> _Excerpt provided_:
(begin)
The first volume of the Church Dogmatics is Barth’s prolegomena, significantly entitled ‘The Doctrine of the Word of God’. Barth wishes to commit himself from the outset to what he sees as the necessary point of departure for a genuinely theological enquiry. Rather than beginning the dogmatic task with general observations on the nature of the human enquirer, and on the conditions, derived from those observations, which must be met in order for revelation to occur, Barth is intent on beginning with the fact of the occurrence of revelation itself, and deriving doctrines from that event. He explicitly chooses to start from the point at which neo-Protestant dogmatics had generally deemed it necessary to stop: ‘The most important but also the most relevant and beautiful problems in dogmatics begin at the very point where the fable of “unprofitable scholasticism” and the slogan about “the Greek thinking of the Fathers” persuade us that we ought to stop’ (I/1, xiv). By abandoning the Trinity and the Virgin Birth (both of which Barth takes up as important themes in this volume), modern Protestantism had also jettisoned reflection on the divine mystery as revealed in Jesus Christ, and fallen prey to ideologies and mythical fancies (I/1, xiv).
Years later, Barth recalled the importance of the insight he had gained in the five years leading up to the Church Dogmatics, which, by his own account, forced him to abandon the earlier and unfinished Christliche Dogmatik:
The positive factor in the new development was this: in these years I had to learn that Christian doctrine, if it is to merit its name, and if it is to build up the Christian Church in the world as it needs to be built up, has to be exclusively and consistently the doctrine of Jesus Christ. Jesus Christ is the living Word of God spoken to us men. If I look back from this point on my earlier stages, I can now ask myself why I did not learn this and give expression to it much sooner. How slow man is, especially when the most important things are at stake! […] My new task was to rethink everything that I had said before and to put it quite differently once again, as a theology of the grace of God in Jesus Christ. […] I have discovered that by concentrating on this point I can say everything far more clearly, unambiguously and simply, in accordance with the Church’s belief, and yet far more freely, openly and comprehensively, than I could ever have said it before.1
Several elements in this description of Barth’s theological principles are important for understanding the overall shape of the Church Dogmatics. Above all Barth insists that the starting-point for dogmatics is reflection on the object of its enquiry, which is Jesus Christ. Dogmatics does not begin with formal considerations dictated by the nature of the enquiring subject, but with the object of its enquiry. Barth differs here from the tradition of the Kantian Erkenntnislehre in that he demurs from developing an epistemology in abstraction from an actual field of knowledge. The field of knowledge with which dogmatics is concerned is the revelation of God in Jesus Christ.
(end)
> _Dataset excerpts_:
(begin)
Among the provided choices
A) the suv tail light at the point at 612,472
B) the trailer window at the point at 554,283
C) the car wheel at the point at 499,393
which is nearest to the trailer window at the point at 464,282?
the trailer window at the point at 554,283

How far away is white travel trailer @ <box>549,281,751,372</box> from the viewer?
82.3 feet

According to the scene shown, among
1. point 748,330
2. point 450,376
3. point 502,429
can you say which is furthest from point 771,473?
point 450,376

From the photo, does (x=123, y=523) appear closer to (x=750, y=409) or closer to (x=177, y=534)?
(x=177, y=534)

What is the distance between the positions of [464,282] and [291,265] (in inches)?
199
(end)
(begin)
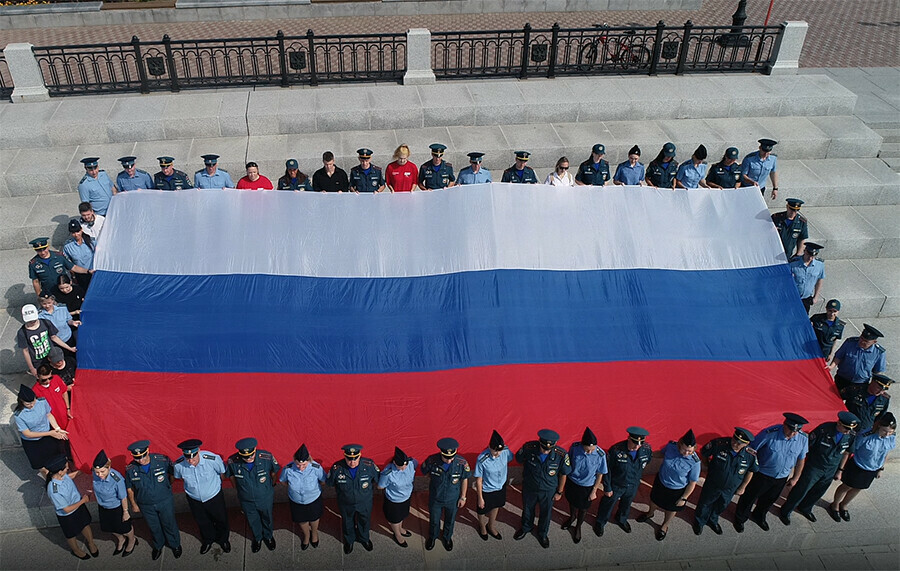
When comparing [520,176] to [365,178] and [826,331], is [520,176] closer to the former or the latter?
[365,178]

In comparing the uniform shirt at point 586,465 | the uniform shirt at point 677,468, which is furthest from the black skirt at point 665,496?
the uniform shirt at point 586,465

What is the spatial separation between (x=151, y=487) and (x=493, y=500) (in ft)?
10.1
(end)
> _Directives_:
[a] Answer these questions from the passage on Barth's Church Dogmatics:
(i) What title does the first volume carry?
(ii) What earlier, unfinished work did Barth abandon?
(iii) What field of knowledge does dogmatics concern itself with?
[b] Extend the passage on Barth's Church Dogmatics with what would come next.

> _Outputs for the tasks_:
[a]
(i) 'The Doctrine of the Word of God'
(ii) The Christliche Dogmatik
(iii) The revelation of God in Jesus Christ

[b]
Barth sees three elements of this particular science as determinative of its enquiries. First, dogmatics is necessarily and by nature an act of faith, a response to the revelation of God, which is the act of God upon which faith depends. Second, dogmatics is bound to the sphere of the Church, because the Church is where revelation has occurred and is acknowledged. Third, dogmatics is the means by which the Church tests itself by the revelation of God given it in Jesus Christ:
Dogmatics is a part of the work of human knowledge. But this part of the work of human knowledge stands under a particularly decisive condition. Like all work of human knowledge, it naturally demands the intellectual faculties of attentiveness and concentration, of understanding and appraisal [Urteilen]. […] Over and above this, however, it demands Christian faith, which does not simply come of itself, even with the deepest and purest surrender to this task. Dogmatics is a function of the Christian Church. The Church tests itself by essaying it. To the Church is given the promise of the criterion of Christian faith, namely the revelation of God. […] But there is no possibility of dogmatics at all outside the Church. To be in the Church, however, is to be called with others by Jesus Christ. To act in the Church is to act in obedience to this call. The obedience to the call of Christ is faith. […] Faith is the determination of human action by the being of the Church and therefore by Jesus Christ, the gracious address of God to man. In faith, and only in faith, human action is related to the being of the Church, to the action of God in revelation and reconciliation. (I/1, 17)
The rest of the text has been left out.